WHAT IS EXPECTED =>
Copy out the rows below word for word, starting with the line that contains "How much physical" and going on through the line that contains "42.2 meters".

SUPPLIED DATA =>
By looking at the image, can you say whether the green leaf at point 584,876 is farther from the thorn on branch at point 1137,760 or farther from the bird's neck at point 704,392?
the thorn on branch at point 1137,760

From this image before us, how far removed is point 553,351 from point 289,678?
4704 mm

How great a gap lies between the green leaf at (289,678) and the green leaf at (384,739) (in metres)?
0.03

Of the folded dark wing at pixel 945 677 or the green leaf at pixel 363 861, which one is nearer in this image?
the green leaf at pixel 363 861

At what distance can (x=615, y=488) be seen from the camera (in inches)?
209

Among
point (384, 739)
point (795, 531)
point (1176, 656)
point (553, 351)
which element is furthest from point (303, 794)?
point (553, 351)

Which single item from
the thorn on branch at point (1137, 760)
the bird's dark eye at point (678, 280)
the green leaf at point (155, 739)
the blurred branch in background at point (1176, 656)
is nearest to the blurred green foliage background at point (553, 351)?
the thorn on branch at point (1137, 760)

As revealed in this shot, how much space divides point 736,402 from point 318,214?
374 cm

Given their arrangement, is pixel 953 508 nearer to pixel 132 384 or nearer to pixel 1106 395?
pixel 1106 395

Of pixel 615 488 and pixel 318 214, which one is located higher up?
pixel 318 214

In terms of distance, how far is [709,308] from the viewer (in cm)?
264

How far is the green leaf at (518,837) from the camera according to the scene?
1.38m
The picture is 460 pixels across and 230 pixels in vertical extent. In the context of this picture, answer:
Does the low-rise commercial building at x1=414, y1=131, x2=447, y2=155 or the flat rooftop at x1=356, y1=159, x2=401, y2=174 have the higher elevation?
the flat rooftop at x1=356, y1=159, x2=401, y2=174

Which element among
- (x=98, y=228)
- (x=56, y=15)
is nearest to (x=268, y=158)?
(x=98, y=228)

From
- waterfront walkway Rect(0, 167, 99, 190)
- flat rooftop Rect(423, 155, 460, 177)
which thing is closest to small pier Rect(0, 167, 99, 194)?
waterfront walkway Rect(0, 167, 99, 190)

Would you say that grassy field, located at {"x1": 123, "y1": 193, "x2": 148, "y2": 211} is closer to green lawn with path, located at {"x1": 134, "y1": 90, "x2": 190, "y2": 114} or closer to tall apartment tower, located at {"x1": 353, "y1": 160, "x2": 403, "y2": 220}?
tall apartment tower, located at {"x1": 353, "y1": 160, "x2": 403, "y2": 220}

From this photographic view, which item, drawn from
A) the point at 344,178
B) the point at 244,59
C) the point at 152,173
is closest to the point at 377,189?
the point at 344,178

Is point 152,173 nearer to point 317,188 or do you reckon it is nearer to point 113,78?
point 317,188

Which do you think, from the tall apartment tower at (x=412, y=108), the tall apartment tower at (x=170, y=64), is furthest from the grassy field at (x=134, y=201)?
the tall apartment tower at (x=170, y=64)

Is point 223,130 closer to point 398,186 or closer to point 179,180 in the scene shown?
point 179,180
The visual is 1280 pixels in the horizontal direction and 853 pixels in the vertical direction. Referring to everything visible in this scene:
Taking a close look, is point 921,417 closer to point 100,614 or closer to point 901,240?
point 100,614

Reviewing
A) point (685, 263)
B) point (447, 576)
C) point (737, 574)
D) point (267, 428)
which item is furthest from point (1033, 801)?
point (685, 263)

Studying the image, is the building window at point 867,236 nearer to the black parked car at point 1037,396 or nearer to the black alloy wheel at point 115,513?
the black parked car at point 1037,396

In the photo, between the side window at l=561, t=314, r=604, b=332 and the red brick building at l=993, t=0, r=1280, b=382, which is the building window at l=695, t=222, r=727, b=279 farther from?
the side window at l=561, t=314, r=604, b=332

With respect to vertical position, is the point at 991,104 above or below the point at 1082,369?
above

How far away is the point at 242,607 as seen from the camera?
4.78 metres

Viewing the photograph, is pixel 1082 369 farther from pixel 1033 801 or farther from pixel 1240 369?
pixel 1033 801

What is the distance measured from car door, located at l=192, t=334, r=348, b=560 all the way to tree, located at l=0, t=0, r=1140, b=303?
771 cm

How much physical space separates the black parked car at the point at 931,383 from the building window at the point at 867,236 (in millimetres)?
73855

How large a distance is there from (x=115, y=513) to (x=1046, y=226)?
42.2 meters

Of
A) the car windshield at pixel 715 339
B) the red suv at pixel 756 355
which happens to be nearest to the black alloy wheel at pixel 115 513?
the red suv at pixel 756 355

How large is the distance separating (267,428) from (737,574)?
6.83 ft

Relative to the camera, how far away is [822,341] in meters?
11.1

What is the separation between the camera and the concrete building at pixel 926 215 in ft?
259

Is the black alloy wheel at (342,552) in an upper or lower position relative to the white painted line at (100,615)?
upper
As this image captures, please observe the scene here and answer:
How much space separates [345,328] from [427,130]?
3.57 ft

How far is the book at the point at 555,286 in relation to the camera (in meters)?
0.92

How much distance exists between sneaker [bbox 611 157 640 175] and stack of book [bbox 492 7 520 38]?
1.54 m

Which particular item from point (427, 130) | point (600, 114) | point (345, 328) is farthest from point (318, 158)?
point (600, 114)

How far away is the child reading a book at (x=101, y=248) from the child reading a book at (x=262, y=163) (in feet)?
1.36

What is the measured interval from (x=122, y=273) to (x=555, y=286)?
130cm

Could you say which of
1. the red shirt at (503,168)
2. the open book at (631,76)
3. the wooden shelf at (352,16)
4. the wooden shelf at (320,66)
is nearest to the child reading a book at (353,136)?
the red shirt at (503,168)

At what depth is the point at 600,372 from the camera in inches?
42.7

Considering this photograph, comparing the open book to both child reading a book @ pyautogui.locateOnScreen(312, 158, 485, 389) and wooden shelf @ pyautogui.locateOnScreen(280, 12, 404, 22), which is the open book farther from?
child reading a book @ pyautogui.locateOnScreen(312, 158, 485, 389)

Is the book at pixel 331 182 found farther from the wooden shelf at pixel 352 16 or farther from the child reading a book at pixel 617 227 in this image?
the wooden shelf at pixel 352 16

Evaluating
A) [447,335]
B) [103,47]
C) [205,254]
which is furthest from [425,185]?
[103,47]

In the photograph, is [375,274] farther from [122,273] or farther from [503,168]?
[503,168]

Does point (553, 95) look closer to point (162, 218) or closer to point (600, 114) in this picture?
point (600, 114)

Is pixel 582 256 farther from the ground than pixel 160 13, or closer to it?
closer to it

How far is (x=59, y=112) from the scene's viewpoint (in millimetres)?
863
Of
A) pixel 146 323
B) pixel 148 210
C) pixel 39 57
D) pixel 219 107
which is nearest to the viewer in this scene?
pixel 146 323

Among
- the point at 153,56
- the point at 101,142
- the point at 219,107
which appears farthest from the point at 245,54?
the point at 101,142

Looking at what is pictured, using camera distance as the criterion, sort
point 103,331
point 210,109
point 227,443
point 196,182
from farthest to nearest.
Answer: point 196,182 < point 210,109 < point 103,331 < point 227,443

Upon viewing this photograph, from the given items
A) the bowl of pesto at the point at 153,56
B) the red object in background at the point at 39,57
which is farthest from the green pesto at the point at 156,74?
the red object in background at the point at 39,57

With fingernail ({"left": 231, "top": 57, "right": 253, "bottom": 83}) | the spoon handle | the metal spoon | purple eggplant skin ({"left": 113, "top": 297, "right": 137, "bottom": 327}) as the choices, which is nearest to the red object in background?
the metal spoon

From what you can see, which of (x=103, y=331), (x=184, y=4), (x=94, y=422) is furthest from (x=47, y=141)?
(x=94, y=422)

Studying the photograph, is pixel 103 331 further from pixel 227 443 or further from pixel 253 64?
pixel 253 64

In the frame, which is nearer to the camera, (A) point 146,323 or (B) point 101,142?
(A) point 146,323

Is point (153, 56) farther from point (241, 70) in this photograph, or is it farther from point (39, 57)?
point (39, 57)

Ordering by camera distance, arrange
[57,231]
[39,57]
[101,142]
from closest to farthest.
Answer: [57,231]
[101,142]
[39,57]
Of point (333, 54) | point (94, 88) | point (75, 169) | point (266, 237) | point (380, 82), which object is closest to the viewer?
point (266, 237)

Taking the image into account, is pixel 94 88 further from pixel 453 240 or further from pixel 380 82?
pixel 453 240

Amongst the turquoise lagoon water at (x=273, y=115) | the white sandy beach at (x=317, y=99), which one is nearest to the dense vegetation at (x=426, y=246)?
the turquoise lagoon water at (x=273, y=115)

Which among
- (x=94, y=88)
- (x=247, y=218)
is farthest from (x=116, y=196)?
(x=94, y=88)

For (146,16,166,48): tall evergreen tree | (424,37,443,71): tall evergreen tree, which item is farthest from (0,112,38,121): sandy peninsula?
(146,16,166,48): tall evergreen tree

OUTPUT BELOW =>
How much physical space separates the black parked car at the point at 931,383 from the building window at the point at 867,236 (in millimetres)?
73855

How large a distance is there from (x=115, y=513) to (x=1046, y=226)?
42.2 meters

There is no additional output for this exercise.